Text section:
Novela has since donated $1,000 to the campaign of Joe Saunders, a Democrat running against Basabe.

As for the DeSantis donation, Johnson said Novela made it during a Miami Beach fundraiser hosted by the governor’s wife, Casey. “She was probably not as politically active as she certainly is now,” Johnson said. “She certainly would not support DeSantis in the future.”

Novela, a former Republican who has had no party affiliation since 2017, acknowledged the donations in a recent comment on Instagram, saying Basabe and DeSantis “turned out to be horrible liars and traitors.”

“Not moderate at all!!” she wrote.

Marcella Novela
Marcella Novela

Will local priorities take precedent?

The November election may be an indicator of where Miami Beach residents’ priorities lie — and whether South Florida’s tourist hub is following countywide political shifts to the right.

City officials, including Democratic Mayor Dan Gelber, have pressed ahead in recent years on a host of controversial tough-on-crime policies in response to constituent demands, even when they have drawn criticism from progressives. At a meeting last week, commissioners voted on first reading to subject homeless people to arrest if they refuse a shelter bed, despite advocates cautioning against it.

Miami Beach Mayor Dan Gelber (left), former Miami-Dade County Mayor Carlos Gimenez (center) and Florida Gov. Ron DeSantis (right), at the Miami Beach Convention Center on April 8, 2020, discuss the Army Corps’ building of a coronavirus field hospital inside the facility.

Tasks to complete:
• 1. List every person the Miami Beach election article identifies by both a first and a last name.
• 2. Duplicate the part of the Miami Beach election article that opens with the words containing "The November election" and closes with "cautioning against it.".
• 3. Go on with the Miami Beach election article from the point where it stops.
You will not need the entries below to complete any of the work.

Stored items:
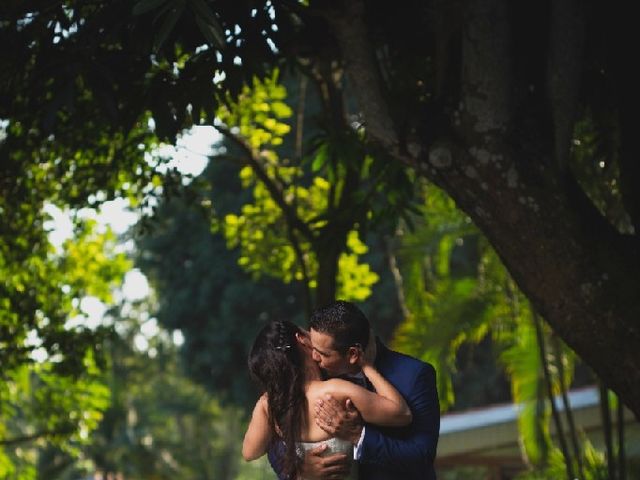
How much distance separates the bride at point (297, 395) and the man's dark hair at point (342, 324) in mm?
72

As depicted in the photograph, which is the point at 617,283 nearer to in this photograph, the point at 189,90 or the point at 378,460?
the point at 378,460

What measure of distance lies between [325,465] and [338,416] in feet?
0.78

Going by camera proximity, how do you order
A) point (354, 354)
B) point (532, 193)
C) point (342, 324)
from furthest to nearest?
point (532, 193), point (354, 354), point (342, 324)

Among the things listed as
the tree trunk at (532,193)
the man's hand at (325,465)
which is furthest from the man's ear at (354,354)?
the tree trunk at (532,193)

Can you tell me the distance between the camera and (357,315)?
4801 millimetres

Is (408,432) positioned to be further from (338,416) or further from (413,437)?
(338,416)

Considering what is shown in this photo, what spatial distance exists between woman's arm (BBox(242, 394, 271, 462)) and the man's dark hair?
51 cm

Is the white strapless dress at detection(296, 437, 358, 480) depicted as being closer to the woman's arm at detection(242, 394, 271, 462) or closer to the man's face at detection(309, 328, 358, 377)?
the woman's arm at detection(242, 394, 271, 462)

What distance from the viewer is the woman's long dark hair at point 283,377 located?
195 inches

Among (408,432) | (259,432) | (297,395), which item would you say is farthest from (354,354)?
(259,432)

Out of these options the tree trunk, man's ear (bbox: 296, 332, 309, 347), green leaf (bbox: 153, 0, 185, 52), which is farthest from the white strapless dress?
green leaf (bbox: 153, 0, 185, 52)

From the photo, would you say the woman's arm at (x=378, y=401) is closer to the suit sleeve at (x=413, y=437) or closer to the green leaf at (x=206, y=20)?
the suit sleeve at (x=413, y=437)

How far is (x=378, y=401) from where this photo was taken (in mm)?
4863

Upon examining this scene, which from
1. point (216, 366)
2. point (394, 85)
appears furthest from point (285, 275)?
point (216, 366)
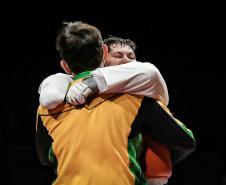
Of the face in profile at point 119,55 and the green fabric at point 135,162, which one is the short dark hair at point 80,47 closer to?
the green fabric at point 135,162

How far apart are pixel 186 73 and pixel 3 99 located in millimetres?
1253

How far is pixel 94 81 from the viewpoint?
3.58ft

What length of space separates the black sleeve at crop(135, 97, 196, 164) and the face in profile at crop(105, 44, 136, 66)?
424 mm

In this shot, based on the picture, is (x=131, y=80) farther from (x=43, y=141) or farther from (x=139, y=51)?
(x=139, y=51)

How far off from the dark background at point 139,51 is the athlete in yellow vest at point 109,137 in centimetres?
212

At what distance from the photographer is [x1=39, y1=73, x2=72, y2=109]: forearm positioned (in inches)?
43.6

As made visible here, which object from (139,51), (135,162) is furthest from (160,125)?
(139,51)

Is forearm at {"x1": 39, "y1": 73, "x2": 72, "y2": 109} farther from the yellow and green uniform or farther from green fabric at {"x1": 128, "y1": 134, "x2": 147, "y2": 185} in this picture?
green fabric at {"x1": 128, "y1": 134, "x2": 147, "y2": 185}

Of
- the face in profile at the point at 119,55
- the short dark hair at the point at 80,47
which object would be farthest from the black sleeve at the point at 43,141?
the face in profile at the point at 119,55

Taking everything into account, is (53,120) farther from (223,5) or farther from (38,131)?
(223,5)

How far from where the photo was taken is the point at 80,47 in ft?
3.73

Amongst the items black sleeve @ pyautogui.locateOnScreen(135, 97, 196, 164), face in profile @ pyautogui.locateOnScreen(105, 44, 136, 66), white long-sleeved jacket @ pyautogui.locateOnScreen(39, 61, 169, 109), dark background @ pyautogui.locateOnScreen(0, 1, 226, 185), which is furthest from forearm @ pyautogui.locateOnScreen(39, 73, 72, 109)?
dark background @ pyautogui.locateOnScreen(0, 1, 226, 185)

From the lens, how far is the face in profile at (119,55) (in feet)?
4.93

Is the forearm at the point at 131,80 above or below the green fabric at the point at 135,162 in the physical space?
above
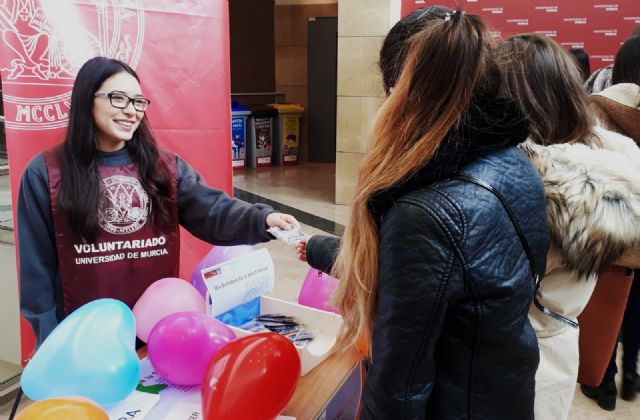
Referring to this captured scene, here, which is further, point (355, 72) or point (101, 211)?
point (355, 72)

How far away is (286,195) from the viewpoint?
6.45m

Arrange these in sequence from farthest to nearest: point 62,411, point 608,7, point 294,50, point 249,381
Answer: point 294,50 → point 608,7 → point 249,381 → point 62,411

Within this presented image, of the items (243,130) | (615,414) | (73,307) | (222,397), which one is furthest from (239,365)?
(243,130)

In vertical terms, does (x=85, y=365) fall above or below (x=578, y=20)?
below

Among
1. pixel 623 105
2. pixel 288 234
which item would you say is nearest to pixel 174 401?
pixel 288 234

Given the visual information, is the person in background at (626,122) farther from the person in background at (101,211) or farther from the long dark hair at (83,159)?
the long dark hair at (83,159)

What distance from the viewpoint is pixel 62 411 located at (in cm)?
94

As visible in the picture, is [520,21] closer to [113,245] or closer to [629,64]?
[629,64]

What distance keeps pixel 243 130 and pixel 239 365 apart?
7.24 metres

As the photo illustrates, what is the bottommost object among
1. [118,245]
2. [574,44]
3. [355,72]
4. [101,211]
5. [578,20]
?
[118,245]

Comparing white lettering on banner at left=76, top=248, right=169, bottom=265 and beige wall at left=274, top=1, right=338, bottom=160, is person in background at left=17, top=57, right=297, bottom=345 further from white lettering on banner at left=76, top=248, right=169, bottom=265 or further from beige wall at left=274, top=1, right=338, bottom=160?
beige wall at left=274, top=1, right=338, bottom=160

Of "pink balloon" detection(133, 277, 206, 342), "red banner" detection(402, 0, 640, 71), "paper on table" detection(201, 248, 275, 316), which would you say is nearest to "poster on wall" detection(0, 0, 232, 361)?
"pink balloon" detection(133, 277, 206, 342)

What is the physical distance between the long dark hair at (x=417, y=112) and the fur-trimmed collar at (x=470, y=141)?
1 centimetres

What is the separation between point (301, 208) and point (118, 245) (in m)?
4.17
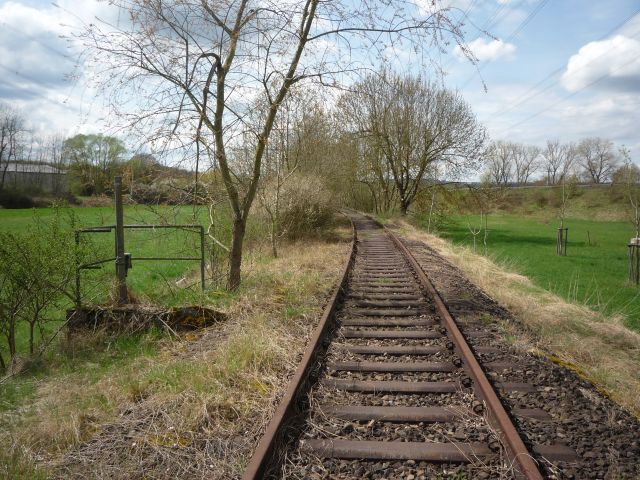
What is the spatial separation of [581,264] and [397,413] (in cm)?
2344

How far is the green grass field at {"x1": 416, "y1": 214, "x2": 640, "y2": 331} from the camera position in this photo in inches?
542

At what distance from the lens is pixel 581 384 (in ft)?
14.4

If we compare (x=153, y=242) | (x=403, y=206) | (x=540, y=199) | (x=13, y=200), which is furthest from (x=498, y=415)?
(x=540, y=199)

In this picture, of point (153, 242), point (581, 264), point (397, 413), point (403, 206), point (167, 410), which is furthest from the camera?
point (403, 206)

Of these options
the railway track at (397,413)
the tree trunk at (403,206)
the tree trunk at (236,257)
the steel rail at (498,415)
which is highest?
the tree trunk at (403,206)

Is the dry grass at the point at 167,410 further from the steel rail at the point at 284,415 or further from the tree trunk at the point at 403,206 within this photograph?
the tree trunk at the point at 403,206

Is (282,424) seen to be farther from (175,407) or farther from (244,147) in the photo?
(244,147)

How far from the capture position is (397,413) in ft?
12.4

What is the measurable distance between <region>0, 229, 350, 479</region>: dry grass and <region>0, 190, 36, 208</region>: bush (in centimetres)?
4233

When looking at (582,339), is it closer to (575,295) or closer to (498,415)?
(498,415)

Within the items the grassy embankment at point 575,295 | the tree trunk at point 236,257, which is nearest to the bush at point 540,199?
the grassy embankment at point 575,295

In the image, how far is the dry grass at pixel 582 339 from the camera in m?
5.07

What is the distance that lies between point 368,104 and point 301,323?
2982 cm

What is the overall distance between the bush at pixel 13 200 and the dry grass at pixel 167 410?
42.3 metres
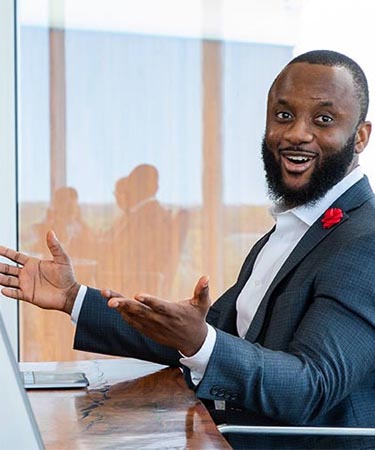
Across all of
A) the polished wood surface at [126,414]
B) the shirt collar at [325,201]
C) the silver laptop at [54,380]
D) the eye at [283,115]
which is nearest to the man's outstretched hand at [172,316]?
the polished wood surface at [126,414]

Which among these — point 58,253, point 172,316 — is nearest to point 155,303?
point 172,316

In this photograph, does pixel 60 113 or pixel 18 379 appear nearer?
pixel 18 379

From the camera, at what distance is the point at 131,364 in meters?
2.17

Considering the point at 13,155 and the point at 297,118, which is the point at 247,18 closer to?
the point at 13,155

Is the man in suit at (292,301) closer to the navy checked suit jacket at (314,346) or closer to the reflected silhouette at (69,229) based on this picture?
the navy checked suit jacket at (314,346)

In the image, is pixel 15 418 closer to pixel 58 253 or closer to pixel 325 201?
pixel 58 253

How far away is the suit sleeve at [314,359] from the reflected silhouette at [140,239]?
2027 mm

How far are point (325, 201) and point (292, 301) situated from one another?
0.34 metres

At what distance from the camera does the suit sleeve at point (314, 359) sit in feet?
5.37

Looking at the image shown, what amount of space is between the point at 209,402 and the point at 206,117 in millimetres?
1943

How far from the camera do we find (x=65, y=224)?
371 cm

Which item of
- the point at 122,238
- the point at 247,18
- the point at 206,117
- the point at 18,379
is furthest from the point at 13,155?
the point at 18,379

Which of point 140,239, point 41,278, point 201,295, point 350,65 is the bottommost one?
point 140,239

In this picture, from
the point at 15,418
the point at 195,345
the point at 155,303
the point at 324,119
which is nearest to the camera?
the point at 15,418
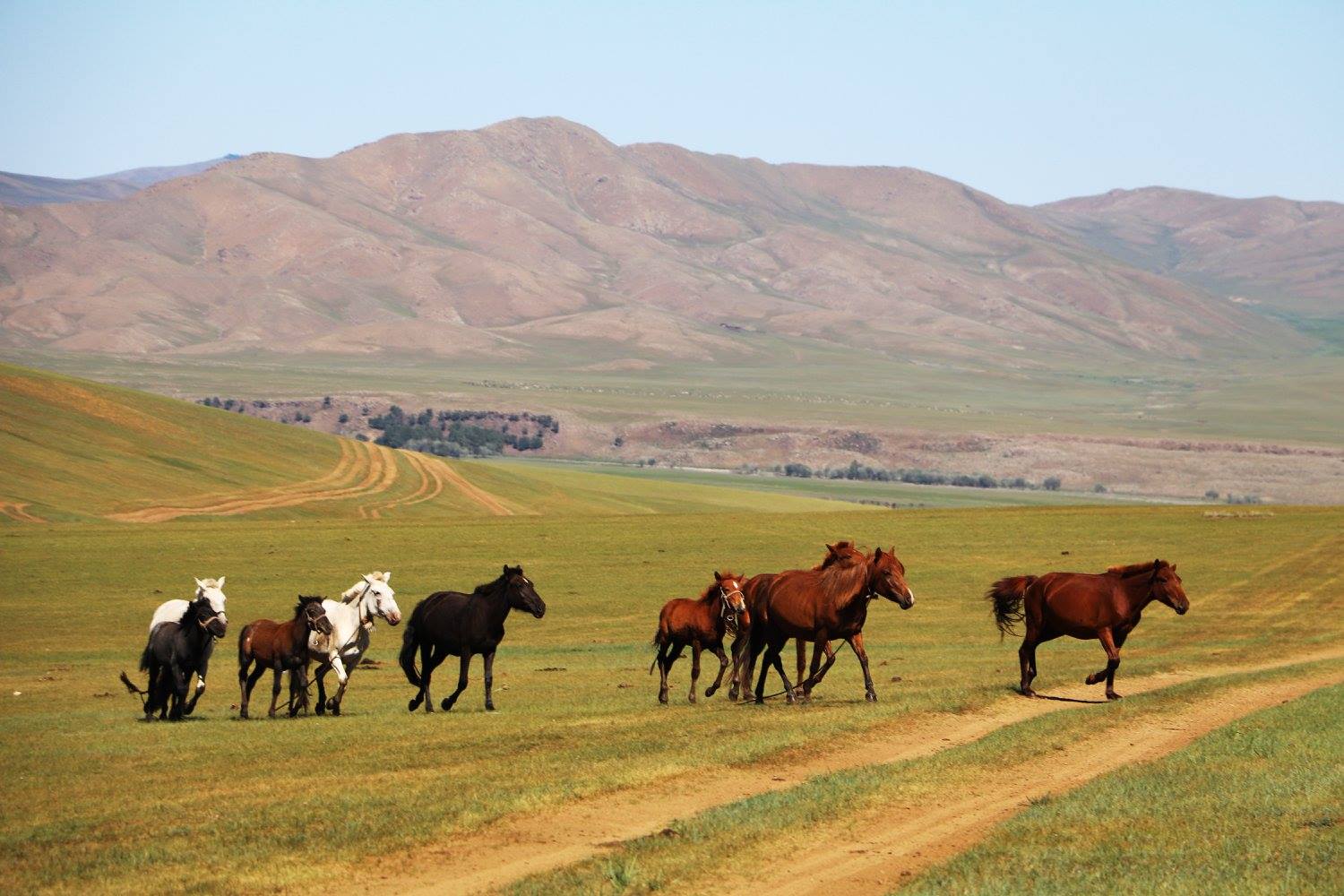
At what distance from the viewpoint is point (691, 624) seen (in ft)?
80.2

Response list:
• 1. Joe Saunders, Marcella Novela, Dan Gelber, Carlos Gimenez, Ron DeSantis

• 2.
The November election may be an indicator of where Miami Beach residents’ priorities lie — and whether South Florida’s tourist hub is following countywide political shifts to the right.

City officials, including Democratic Mayor Dan Gelber, have pressed ahead in recent years on a host of controversial tough-on-crime policies in response to constituent demands, even when they have drawn criticism from progressives. At a meeting last week, commissioners voted on first reading to subject homeless people to arrest if they refuse a shelter bed, despite advocates cautioning against it.

• 3.
Miami Beach Mayor Dan Gelber (left), former Miami-Dade County Mayor Carlos Gimenez (center) and Florida Gov. Ron DeSantis (right), at the Miami Beach Convention Center on April 8, 2020, discuss the Army Corps’ building of a coronavirus field hospital inside the facility.

The question of Miami Beach’s role in state and national battles has come up repeatedly as elected officials have sought to condemn DeSantis initiatives. Steven Meiner, a commissioner who is running for mayor, has refused to support such resolutions, saying they aren’t directly relevant to the city. That has opened him up to criticism from colleagues who say it’s important to take a stance.

“They’re important issues, but they’re not for Miami Beach,” Meiner said at a recent candidate forum.

Miami Beach Commissioner Steven Meiner is one of four candidates for mayor.
Miami Beach Commissioner Steven Meiner is one of four candidates for mayor.

READ MORE: Who will be the next mayor of Miami Beach? Four hopefuls square off at first forum

Andres Asion, a real estate broker facing off against Katzoff Bhatt for City Commission, called recent attacks about candidates’ past party allegiances “ridiculous.”

“None of those topics are relevant to the fact that, when somebody picks up the phone, they know that I’m a get-it-done guy for the past 25 years of my life,” Asion said.

The “No MAGA Takeover” account has featured a February 2021 Instagram post in which Asion shared a photo of himself with DeSantis, which has since been deleted.

“With the best Governor in the country,” Asion wrote. “Thank you for making Florida the best state to live!! Keep doing what your [sic] doing!!”

Asion, who has had no party affiliation for the past decade, said the post was taken out of context. It referred only to DeSantis lifting COVID restrictions and opening Florida to business ahead of other states, he said, and wasn’t meant as a comment on the governor’s other policies.

Asion said he is pro-choice and pro-LGBTQ, in part because he has a brother who is gay. He has supported Republican candidates like Jeb Bush and Marco Rubio in 2016, and Democratic candidates like Matt Haggman, a former Herald reporter who ran unsuccessfully for Congress, in 2018. And he said he has donated thousands of dollars to SAVE, an LGBTQ advocacy group.

Andres Asion
Andres Asion

In a country divided between “people who are hard left and people who are hard right,” Asion said, “I don’t fit in any of those two boxes.”

“Everything doesn’t have to be Republican or Democrat,” he said. “You can live in the middle.”